**YOUR INSTRUCTIONS:**
Can you give the text on adolescent well-being and technology use again, starting with "Yes, Please to" and going on through "and mental health.", but change "paper" to "study"?

**PAGE TEXT:**

──────

Yes, Please to this article by Amy Orben and Andrew K. Przybylski, which I plan to pass around like I’m Oprah with cars. Titled The Association Between Adolescent Well-Being and Digital Technology Use, the paper does two of my favorite things: demonstrates the importance of theoretical precision & conceptual clarity in research design, and undermines moral panics about digital technology and mental health.

The effects of digital technologies on the mental lives of young people has been a topic of interdisciplinary concern and general popular worry. Such conversations are kept afloat by contradictory research findings in which digital technologies are alternately shown to enhance mental well-being, damage mental well-being, or to have little effect at all. Much (though not all) of this work comes from secondary analyses of large datasets, building on a broader scientific trend of big data analytics as an ostensibly superlative research tool. Orben and Przybylski base their own study on analysis of three exemplary datasets including over 350,000 cases. However, rather than simply address digital technology and mental well-being, the authors rigorously interrogate how existing datasets define key variables of interest, operationalize those variables, and model them with controls (i.e., other relevant factors).

──────

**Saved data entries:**

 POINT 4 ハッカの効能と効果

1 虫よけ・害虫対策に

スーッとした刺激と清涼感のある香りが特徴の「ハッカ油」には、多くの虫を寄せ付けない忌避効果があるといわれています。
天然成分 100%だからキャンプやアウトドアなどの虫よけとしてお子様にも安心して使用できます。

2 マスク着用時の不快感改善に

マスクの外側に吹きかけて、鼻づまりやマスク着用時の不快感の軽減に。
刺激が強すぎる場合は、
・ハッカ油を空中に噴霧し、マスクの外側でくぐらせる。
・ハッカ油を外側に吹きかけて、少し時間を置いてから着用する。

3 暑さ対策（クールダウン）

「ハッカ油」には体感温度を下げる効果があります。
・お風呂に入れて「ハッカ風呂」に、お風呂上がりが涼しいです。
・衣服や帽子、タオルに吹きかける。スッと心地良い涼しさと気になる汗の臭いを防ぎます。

──────

**ANSWER FOR THIS EXERCISE:**
Yes, Please to this article by Amy Orben and Andrew K. Przybylski, which I plan to pass around like I’m Oprah with cars. Titled The Association Between Adolescent Well-Being and Digital Technology Use, the study does two of my favorite things: demonstrates the importance of theoretical precision & conceptual clarity in research design, and undermines moral panics about digital technology and mental health.